Neurounina-1, a novel compound that increases Na+/Ca2+ exchanger activity, effectively protects against stroke damage.

Molecular pharmacology (2012-10-16)
Pasquale Molinaro, Maria Cantile, Ornella Cuomo, Agnese Secondo, Anna Pannaccione, Paolo Ambrosino, Giuseppe Pignataro, Ferdinando Fiorino, Beatrice Severino, Elena Gatta, Maria José Sisalli, Marco Milanese, Antonella Scorziello, Giambattista Bonanno, Mauro Robello, Vincenzo Santagada, Giuseppe Caliendo, Gianfranco Di Renzo, Lucio Annunziato
RESUMO

Previous studies have demonstrated that the knockdown or knockout of the three Na(+)/Ca(2+) exchanger (NCX) isoforms, NCX1, NCX2, and NCX3, worsens ischemic brain damage. This suggests that the activation of these antiporters exerts a neuroprotective action against stroke damage. However, drugs able to increase the activity of NCXs are not yet available. We have here succeeded in synthesizing a new compound, named neurounina-1 (7-nitro-5-phenyl-1-(pyrrolidin-1-ylmethyl)-1H-benzo[e][1,4]diazepin-2(3H)-one), provided with an high lipophilicity index and able to increase NCX activity. Ca(2+) radiotracer, Fura-2 microfluorimetry, and patch-clamp techniques revealed that neurounina-1 stimulated NCX1 and NCX2 activities with an EC(50) in the picomolar to low nanomolar range, whereas it did not affect NCX3 activity. Furthermore, by using chimera strategy and site-directed mutagenesis, three specific molecular determinants of NCX1 responsible for neurounina-1 activity were identified in the α-repeats.
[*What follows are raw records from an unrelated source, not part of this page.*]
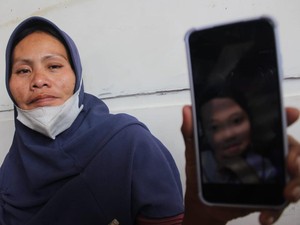 Siswi SD di Jombang Meninggal Usai Divaksin, Korban Sempat Muntah-Berak Darah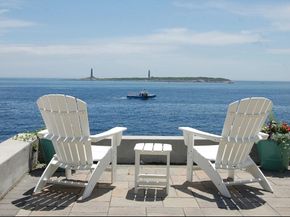 48 Eden Rd, Rockport MA 01966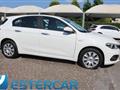 FIAT TIPO 1.4 5 porte Easy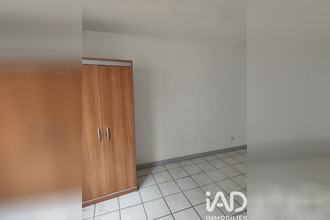 achat immeuble contrexeville 88140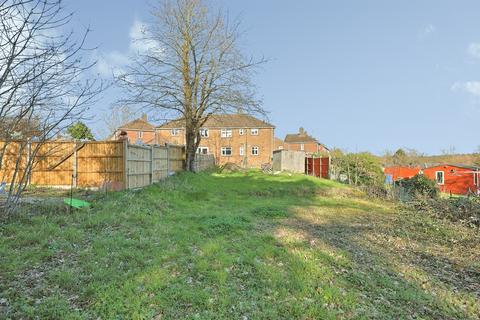 undefined, Theobald Road, NORWICH
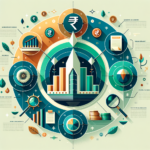 AYUSH Wellness Centres – Business Opportunities Under NAM 2025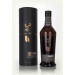 Glenfiddich Project XX 70cl 43% Speyside Single Malt Scotch Whisky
Interestingly, NCX3 became responsive to neurounina-1 when both α-repeats were replaced with the corresponding regions of NCX1. In vitro studies showed that 10 nM neurounina-1 reduced cell death of primary cortical neurons exposed to oxygen-glucose deprivation followed by reoxygenation. Moreover, in vitro, neurounina-1 also reduced γ-aminobutyric acid (GABA) release, enhanced GABA(A) currents, and inhibited both glutamate release and N-methyl-d-aspartate receptors. More important, neurounina-1 proved to have a wide therapeutic window in vivo. Indeed, when administered at doses of 0.003 to 30 μg/kg i.p., it was able to reduce the infarct volume of mice subjected to transient middle cerebral artery occlusion even up to 3 to 5 hours after stroke onset. Collectively, the present study shows that neurounina-1 exerts a remarkable neuroprotective effect during stroke and increases NCX1 and NCX2 activities.